早いもので気がつけば今年(2020年)も残すところ1か月弱です。今年はとにかくコロナに振り回された1年と言って差し支えないでしょう。そして、企業経営もさまざまな面で大きな変革を求められた1年でありました。
その最たるものがテレワークへの対応でしょう。緊急対応で始まったテレワークは、必ずしもオフィスに集まらなくとも仕事はできる、会社は回る、という思わぬ成功体験が社会に共有され、今やテレワークは常識的な就業スタイルのひとつとして定着した感が強くあります。
「ジョブ型管理」への不安
春のテレワークがスタートした当初に、経営者の方々から噴出した疑問や不安は、主に管理の問題でした。
「自宅でちゃんと仕事をしているのかどうかを、いかに管理するのか」
「ジョブ型管理は、中小企業でもできるのか」
など......。
まずは勤務場所が変更になるという物理的な変化への対応で、経営者の頭は一杯になったわけなのです。ただ、実際にはまずはテレワーク実施に動くことが優先であり、細かいことは後回しにしてやってみようというノリで、多くの企業がテレワーク取り組みに入っていった、といった感じではなかったでしょうか。
私の周囲では、自粛期間中に全社員の勤務時間総計の80%以上がテレワーク勤務になったという企業も少なくなかったように思いますが、感染拡大が一度ひと段落した秋には、その比率が半分以下にまで戻ったという印象です。比率を戻した経営者に、その理由をたずねてみると、テレワーク導入前に疑問点や不安点としてあげていた管理の問題ではなく、むしろまったく別の懸念が出ていたようなのです。何人かの経営者が口にしていたのは、リアル・コミュニケーションの欠如が及ぼすマイナス効果、という新たな懸念でした。

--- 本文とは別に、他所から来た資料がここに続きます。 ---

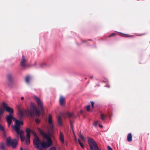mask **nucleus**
Wrapping results in <instances>:
<instances>
[{
  "instance_id": "nucleus-17",
  "label": "nucleus",
  "mask_w": 150,
  "mask_h": 150,
  "mask_svg": "<svg viewBox=\"0 0 150 150\" xmlns=\"http://www.w3.org/2000/svg\"><path fill=\"white\" fill-rule=\"evenodd\" d=\"M47 66V64L45 63H42L40 64V67L42 68H44L45 67Z\"/></svg>"
},
{
  "instance_id": "nucleus-7",
  "label": "nucleus",
  "mask_w": 150,
  "mask_h": 150,
  "mask_svg": "<svg viewBox=\"0 0 150 150\" xmlns=\"http://www.w3.org/2000/svg\"><path fill=\"white\" fill-rule=\"evenodd\" d=\"M6 144L7 146H11L13 148H15L17 145L18 142L16 139L12 140L11 137H9L6 140Z\"/></svg>"
},
{
  "instance_id": "nucleus-4",
  "label": "nucleus",
  "mask_w": 150,
  "mask_h": 150,
  "mask_svg": "<svg viewBox=\"0 0 150 150\" xmlns=\"http://www.w3.org/2000/svg\"><path fill=\"white\" fill-rule=\"evenodd\" d=\"M88 141L90 147V150H101L93 139H89Z\"/></svg>"
},
{
  "instance_id": "nucleus-34",
  "label": "nucleus",
  "mask_w": 150,
  "mask_h": 150,
  "mask_svg": "<svg viewBox=\"0 0 150 150\" xmlns=\"http://www.w3.org/2000/svg\"><path fill=\"white\" fill-rule=\"evenodd\" d=\"M21 100H23L24 99V98L23 97H22L21 98Z\"/></svg>"
},
{
  "instance_id": "nucleus-9",
  "label": "nucleus",
  "mask_w": 150,
  "mask_h": 150,
  "mask_svg": "<svg viewBox=\"0 0 150 150\" xmlns=\"http://www.w3.org/2000/svg\"><path fill=\"white\" fill-rule=\"evenodd\" d=\"M59 139L62 144H64V135L63 132H60L59 134Z\"/></svg>"
},
{
  "instance_id": "nucleus-5",
  "label": "nucleus",
  "mask_w": 150,
  "mask_h": 150,
  "mask_svg": "<svg viewBox=\"0 0 150 150\" xmlns=\"http://www.w3.org/2000/svg\"><path fill=\"white\" fill-rule=\"evenodd\" d=\"M13 121L15 123L14 126H12V128L14 129L17 133H18L20 130V125H23V122L22 121H19L17 120L16 118H13Z\"/></svg>"
},
{
  "instance_id": "nucleus-39",
  "label": "nucleus",
  "mask_w": 150,
  "mask_h": 150,
  "mask_svg": "<svg viewBox=\"0 0 150 150\" xmlns=\"http://www.w3.org/2000/svg\"><path fill=\"white\" fill-rule=\"evenodd\" d=\"M1 125V124L0 123V125Z\"/></svg>"
},
{
  "instance_id": "nucleus-29",
  "label": "nucleus",
  "mask_w": 150,
  "mask_h": 150,
  "mask_svg": "<svg viewBox=\"0 0 150 150\" xmlns=\"http://www.w3.org/2000/svg\"><path fill=\"white\" fill-rule=\"evenodd\" d=\"M70 125L72 129V130L73 131V132H74L73 130V128L72 123L71 121H70Z\"/></svg>"
},
{
  "instance_id": "nucleus-20",
  "label": "nucleus",
  "mask_w": 150,
  "mask_h": 150,
  "mask_svg": "<svg viewBox=\"0 0 150 150\" xmlns=\"http://www.w3.org/2000/svg\"><path fill=\"white\" fill-rule=\"evenodd\" d=\"M8 79L9 81H11L12 78V76L11 74H9L7 76Z\"/></svg>"
},
{
  "instance_id": "nucleus-16",
  "label": "nucleus",
  "mask_w": 150,
  "mask_h": 150,
  "mask_svg": "<svg viewBox=\"0 0 150 150\" xmlns=\"http://www.w3.org/2000/svg\"><path fill=\"white\" fill-rule=\"evenodd\" d=\"M57 121L59 125L61 126L62 125V121L61 118L60 116L58 117Z\"/></svg>"
},
{
  "instance_id": "nucleus-36",
  "label": "nucleus",
  "mask_w": 150,
  "mask_h": 150,
  "mask_svg": "<svg viewBox=\"0 0 150 150\" xmlns=\"http://www.w3.org/2000/svg\"><path fill=\"white\" fill-rule=\"evenodd\" d=\"M81 113H82V112H83V111H82V110H81Z\"/></svg>"
},
{
  "instance_id": "nucleus-2",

「社員同士が同じ空気を吸って仕事をしていないことが、こんなにも職場を機械的にしてしまうものなのかと、ある意味恐怖に近いものを感じた」
「わざわざオンラインでつながらないとちょっとしたコミュニケーションすらとれないことにより、社内ムードがつくれないというマイナスを実感した」
「シフト制で出勤日とテレワーク日を決めて3か月ほどやってみたが、職場が常にまばらでトータルのコミュニケーションが減り開店休業感から、皆の活力欠如を感じた」
テレワークをコロナ対応で初めて導入してみたという点以外の共通点はなく、業界も異なる中小企業の社長の方々から、このように類似した話が聞かれたのです。